Жил один Сверчок…
Господи, прости!
Наступил молчок
На всея Руси.
Вот так и мы смотрим теперь в эту пустоту, в эту дырочку…
2019
Виктор Ерофеев
Москва
Умный талант
© В. Ерофеев
«Я не смерти боюсь, я ремонта боюсь», — смеялся еще совсем молодой и замечательно красивый Андрей Битов, отправляясь ремонтировать свои «жигули». Тогда починить машину было непросто. Но не только его «жигули» нуждались в ремонте. В ремонте нуждалась ставшая совсем уж застойной советская литература 1970-х годов. Да и сама страна нуждалась в ремонте.
Битов создал свою литературу. Он был столь же талантлив, как и его современники, его друзья: Иосиф Бродский, Белла Ахмадулина, Сергей Довлатов, Венедикт Ерофеев. Это был дар Божий — не меньше! К тому же, к тому же поразительная особенность: Битов был талантливо умен. Наверное, самый умный и независимый ум того поколения писателей.

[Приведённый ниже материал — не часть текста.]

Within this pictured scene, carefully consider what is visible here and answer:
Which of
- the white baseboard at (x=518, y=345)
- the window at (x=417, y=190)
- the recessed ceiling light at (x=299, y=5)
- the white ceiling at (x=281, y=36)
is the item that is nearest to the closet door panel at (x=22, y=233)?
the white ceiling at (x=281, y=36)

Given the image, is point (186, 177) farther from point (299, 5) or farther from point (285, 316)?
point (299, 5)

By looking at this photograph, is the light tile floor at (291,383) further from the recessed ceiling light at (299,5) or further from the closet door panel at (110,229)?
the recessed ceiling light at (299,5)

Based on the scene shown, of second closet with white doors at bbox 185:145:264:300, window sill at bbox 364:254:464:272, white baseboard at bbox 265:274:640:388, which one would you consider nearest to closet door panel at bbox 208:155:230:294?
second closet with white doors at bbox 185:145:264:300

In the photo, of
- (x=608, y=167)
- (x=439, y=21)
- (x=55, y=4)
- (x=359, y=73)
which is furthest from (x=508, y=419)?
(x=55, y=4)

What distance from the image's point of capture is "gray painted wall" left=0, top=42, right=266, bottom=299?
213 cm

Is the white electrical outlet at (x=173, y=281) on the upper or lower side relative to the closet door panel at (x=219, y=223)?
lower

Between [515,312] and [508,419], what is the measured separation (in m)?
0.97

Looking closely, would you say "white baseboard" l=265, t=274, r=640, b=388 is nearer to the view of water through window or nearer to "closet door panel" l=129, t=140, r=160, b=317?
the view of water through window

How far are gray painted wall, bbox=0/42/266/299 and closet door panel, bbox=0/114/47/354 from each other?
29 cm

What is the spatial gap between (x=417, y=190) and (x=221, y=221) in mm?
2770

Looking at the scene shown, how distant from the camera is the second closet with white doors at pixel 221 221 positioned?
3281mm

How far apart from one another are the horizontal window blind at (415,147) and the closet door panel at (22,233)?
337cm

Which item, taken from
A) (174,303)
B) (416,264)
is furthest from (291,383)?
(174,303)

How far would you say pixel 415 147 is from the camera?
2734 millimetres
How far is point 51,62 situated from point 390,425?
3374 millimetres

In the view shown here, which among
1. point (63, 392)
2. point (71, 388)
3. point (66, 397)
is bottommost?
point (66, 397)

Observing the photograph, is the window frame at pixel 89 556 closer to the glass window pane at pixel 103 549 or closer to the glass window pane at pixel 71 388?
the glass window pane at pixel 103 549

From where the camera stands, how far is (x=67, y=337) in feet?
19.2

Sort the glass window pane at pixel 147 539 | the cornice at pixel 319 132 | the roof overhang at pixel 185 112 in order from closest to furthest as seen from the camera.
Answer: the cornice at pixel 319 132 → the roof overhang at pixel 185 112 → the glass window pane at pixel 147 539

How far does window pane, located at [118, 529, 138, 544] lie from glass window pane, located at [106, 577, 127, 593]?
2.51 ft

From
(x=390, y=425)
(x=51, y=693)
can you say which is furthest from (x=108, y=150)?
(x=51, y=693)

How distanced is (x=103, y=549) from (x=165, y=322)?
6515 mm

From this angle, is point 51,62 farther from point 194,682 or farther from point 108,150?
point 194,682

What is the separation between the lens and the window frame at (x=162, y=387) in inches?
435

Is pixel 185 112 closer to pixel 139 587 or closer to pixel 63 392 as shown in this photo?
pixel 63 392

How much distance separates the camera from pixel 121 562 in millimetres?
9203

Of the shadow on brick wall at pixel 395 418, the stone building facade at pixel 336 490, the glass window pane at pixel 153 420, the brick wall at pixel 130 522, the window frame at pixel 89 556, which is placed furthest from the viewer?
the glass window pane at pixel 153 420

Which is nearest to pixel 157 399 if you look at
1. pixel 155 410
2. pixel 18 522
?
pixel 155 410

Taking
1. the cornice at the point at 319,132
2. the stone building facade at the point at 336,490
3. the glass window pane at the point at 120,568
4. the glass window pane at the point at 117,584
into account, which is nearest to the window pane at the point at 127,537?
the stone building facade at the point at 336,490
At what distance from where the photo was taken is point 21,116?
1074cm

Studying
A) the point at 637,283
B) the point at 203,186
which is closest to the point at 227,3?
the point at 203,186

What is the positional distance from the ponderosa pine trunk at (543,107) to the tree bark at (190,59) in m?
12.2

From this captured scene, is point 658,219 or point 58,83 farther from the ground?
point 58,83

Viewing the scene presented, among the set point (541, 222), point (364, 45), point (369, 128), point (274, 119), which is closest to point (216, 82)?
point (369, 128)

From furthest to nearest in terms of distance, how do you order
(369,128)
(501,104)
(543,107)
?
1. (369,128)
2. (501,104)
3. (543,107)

Мы дружили с ним близко, спорили бешено. Я приехал к нему в Дом творчества в Переделкине пригласить участвовать в альманахе «Метро́поль». Была поздняя пора золотой осени. Он согласился без долгих колебаний, хотя понимал всю степень риска. Он только что расцвел как писатель, а тут испытание. Он помнил нелегкое детство. Рассказывал мне, что первый раз съел мандарин в девять лет, с кожурой. Но вот рискнул снова оказаться в полной нестабильности. «Метро́поль» благодаря ему, Аксенову, Искандеру стал маяком свободной литературы в то время — и таким останется навсегда.
Навсегда останется и проза Битова. Его роман «Пушкинский дом» — это целая энциклопедия мысли и чувства позднего советского времени. Здесь гениально описаны переживания интеллигенции, народа, бывших зэков, вернувшихся из ГУЛАГа. Смелые и неповторимые страницы любви. Роман опубликовали сначала на Западе. У нас он вышел уже в 1990-е годы.
Не менее пронзительные по стилю и мысли его эссе, размышления о поездке в Армению, рассуждения о Тютчеве. Он был и совершенно удивительным собеседником, в слегка печальных очках, с вечной сигаретой в прокуренных пальцах.
Его любили даже те, кто его неохотно печатал или вообще не печатал. Любили за самостоятельность позиции, за ленинградскую сдержанность души. Но я видел его и в ярости, и в гневе — в нем жила совесть, имеющая непосредственно отношение к совести нации.
Много лет он успешно и мудро возглавлял русский ПЕН-центр. Мне жаль, что у него не оказалось таких же толковых последователей.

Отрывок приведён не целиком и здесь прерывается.